An error in listing

ListingerrorMailing lists. Call-in lists. These are a bane in the lives of both staff members and public. Once you get onto a mailing list it is almost impossible to get off. It is probably one of the clearest demonstrations of the organisational “held down 7’s” in the Scientology structure.

It is also a symptom of the policy-without-judgement culture that exists. Policy stipulates that the size of the org mailing list is the best indicator of the health of the organisation. This results in a refusal to remove names, or at least make it very difficult.

In understaffed orgs (pretty much all of them), new lists are printed for each call-in event. Those lists are worked on by numerous staff (all-hands) who write copious notes of people wanting to be removed, numbers changed or no longer in existence and even people who died years ago (in one case, lists were printed with names of people that had been dead for more than a decade).

The Div6 bookbuyer lists in particular are a total nightmare as although there are thousands of names, only a tiny fraction of people are contactable or even willing to speak to someone inviting them to an event that should strictly speaking be for seasoned Scientologists only.

The problem is that once the call in for that particular event is finished, these lists with all the notes and changes are thrown in a drawer somewhere and then eventually trashed – the corrections never actually make it onto the “Parishioner Call-In-System” which the Church spent huge sums of money designing and developing. The system installed in Joburg Org has never worked properly, and no staff member may use the system unless fully hatted. At one point in 2012, there were only 3 staff members who knew how to get into the system and print lists. Since Joburg Org opened in 2003, it has only ever had one fully trained and hatted CF Officer on post – he lasted less than 6 months.
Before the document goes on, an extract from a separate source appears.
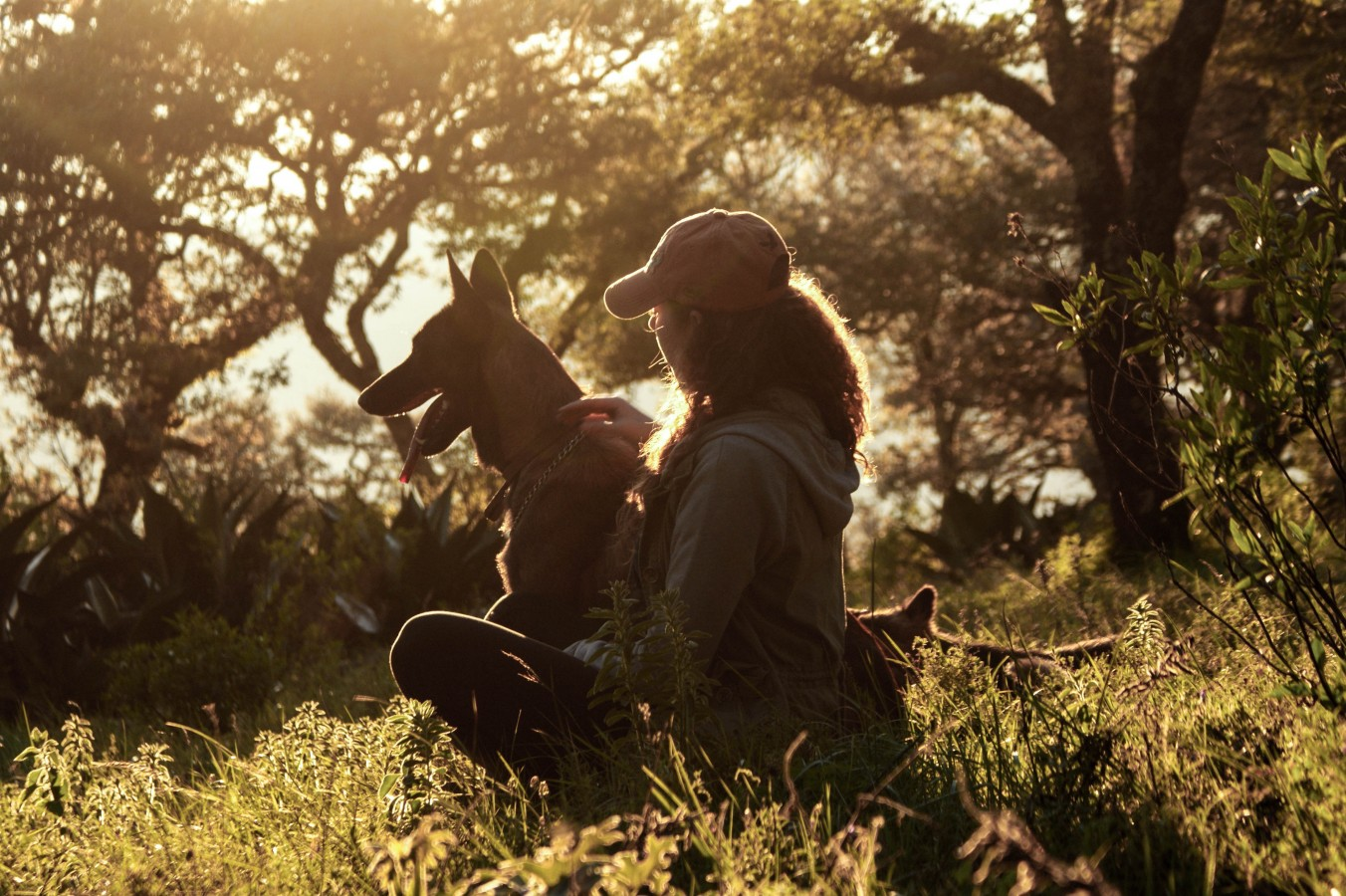 Sharing our lives with companion animals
And because the org simply does not have the resources (staff or time) for someone to sit for hours correcting lists, the lists stay the same – year in and year out. And so, come the next event, the same old lists are printed with the same mistakes and errors – and on it goes. The wasted money in calls to wrong numbers is astronomical. On average, once the “core” group of Scientologists has been contacted, one is lucky if 2 or 3 names can be contacted on a list of 60 names. Imagine what this means in terms of wasted phone call costs.

Every day orgs around the world receive calls from irate people demanding to be removed from a list. On occasion people have actually walked into Joburg Org with physical threats if they ever get another call from the org, and the poor call-inners get screamed at, sworn at and thoroughly abused by the person who by now has had enough.

Even if the org does remove their name it’s not that simple. Higher orgs ask for the lists of lower orgs, the central mailing unit located in Los Angeles demands lists from everyone. The result of all this is that a public will receive mail from multiple orgs and very often from the same orgs with varied spelling of names.

And of course, every member of a family gets the same mailing, so one household can get up to 9 copies of the same promo. The result is mountains of printed and useless mail which is either returned to the org or thrown away. In July 2013, there were 10 crates of returned mail sitting in Joburg’s CF office – just dumped there collecting dust because there was no-one on post to handle them. Some of the returned mail had originated from overseas lists and had been addressed to “The High Commissioner – Johannesburg, South Africa” or “The Captain, Cape Town” and other similar undeliverable addresses. These envelopes contained very expensive press-packs, glossy magazines and info DVD’s being sent to VIP’s around South Africa. When the DSA was shown this, she shrugged her shoulders apathetically and walked out of CF. That’s another held down 7 – the sheer volume of printed mail.

The same thinking has moved to email lists. Unsubscribe all you want, you just can’t get off. And if you happen to have more than one email address (work and home for example) you will guaranteed be getting 2 of everything. Not only this, but each “section” or activity will send out the same email about an event, so one is likely to get the same email from WISE, SMI, ABLE, OT Committee, and every other org that has your name.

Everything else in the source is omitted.